300 Million Letters of DNA Are Missing From the Human Genome

The world’s most famous genetic tool has a major diversity problem.

Three children whisper into one another's ears.
Stephanie Rabemiafara / Art in All of Us / Getty

In March 1997, a man answered an ad in The Buffalo News. He agreed to give 50 milliliters of blood. He did not leave a name, as the researchers who took his blood wanted to keep things anonymous. They called him RP11.

The ad RP11 answered turned out to be for the Human Genome Project. And it happened that, as the race to complete the first human genome heated up, it was RP11’s sample that was ready to be sequenced first. Ultimately, 70 percent of the Human Genome Project’s DNA came from RP11. The rest came from about 50 other volunteers.

Since then, that first human genome has been continually refined. It’s become a “reference genome,” the standard against which practically every human whose DNA has been sequenced is compared. But most of it, still, comes from RP11. Every person’s genetic code is unique, so using just one reference genome—most of it from one person—to stand in for all of humanity has introduced subtle biases into genetics research.

A new study of DNA from people of African descent shows just how much the reference genome is missing: Scientists found across the 910 people in their study 300 million letters of DNA that are not in the reference genome. Some of these newfound segments of DNA could represent new genes that were previously overlooked.

Africans collectively are far more genetically diverse than people in other parts of the world, so their DNA is especially likely to differ from the reference genome. Currently, DNA sequencers work by chopping up a genome into segments that are individually “read” and then assembled like a jigsaw puzzle. Algorithms use the reference genome to tell them where to put each segment. If a new segment pops up—one that doesn’t match anything in the reference genome—the algorithms don’t know what to do. Usually, scientists ignore it.

“We wanted to look at what’s in the pieces we’re ignoring,” says Rachel Sherman, a computational biologist at Johns Hopkins University who is the lead author of the study. Sherman’s adviser, Steven Salzberg, collaborates with researchers studying the genetics of asthma in people of African descent. That study includes people living in West Africa, North America, South America, and the Caribbean. “It occurred to me we had this very genetically diverse group,” says Salzberg. In other words, their research presented an opportunity to study the diversity missing from the reference genome.

Smaller studies have found enough novel DNA sequences that they estimated there are as many as 40 million letters that can appear in the human genome, but are not in the current reference genome. Sherman and Salzberg found nearly 300 million missing letters in 125,715 separate DNA segments—much more than they expected. “I thought I must have done something wrong,” says Sherman. But when she went back and combed through all of her code, she couldn’t find any errors.

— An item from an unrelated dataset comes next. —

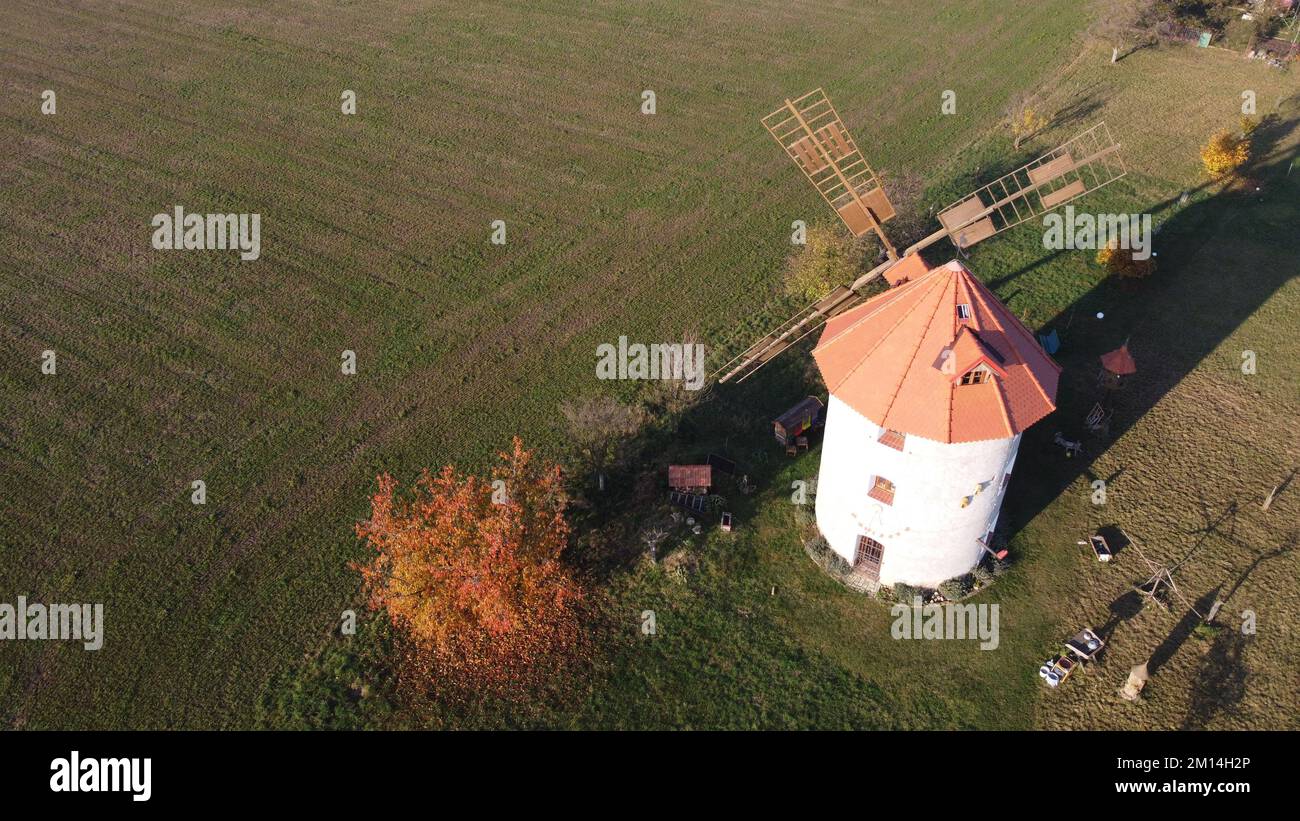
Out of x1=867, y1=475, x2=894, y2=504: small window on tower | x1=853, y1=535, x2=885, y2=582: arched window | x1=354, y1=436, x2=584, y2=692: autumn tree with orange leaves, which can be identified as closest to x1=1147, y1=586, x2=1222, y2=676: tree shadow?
x1=853, y1=535, x2=885, y2=582: arched window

Now the question is what those 300 million previously overlooked letters of DNA contain. Perhaps they code for novel, interesting mutations related to disease that studies using the reference genome overlooked. If you’re only comparing against the reference genome, “you’re never going to find that missing piece,” says Tina Graves-Lindsay, a geneticist at Washington University of St. Louis. This is especially true in people of African descent, as their high genetic diversity means their DNA is more likely to not match up to the reference genome. RP11, scientists later surmised, was probably African American himself, but the problem of using one reference genome to represent the whole human population still holds true.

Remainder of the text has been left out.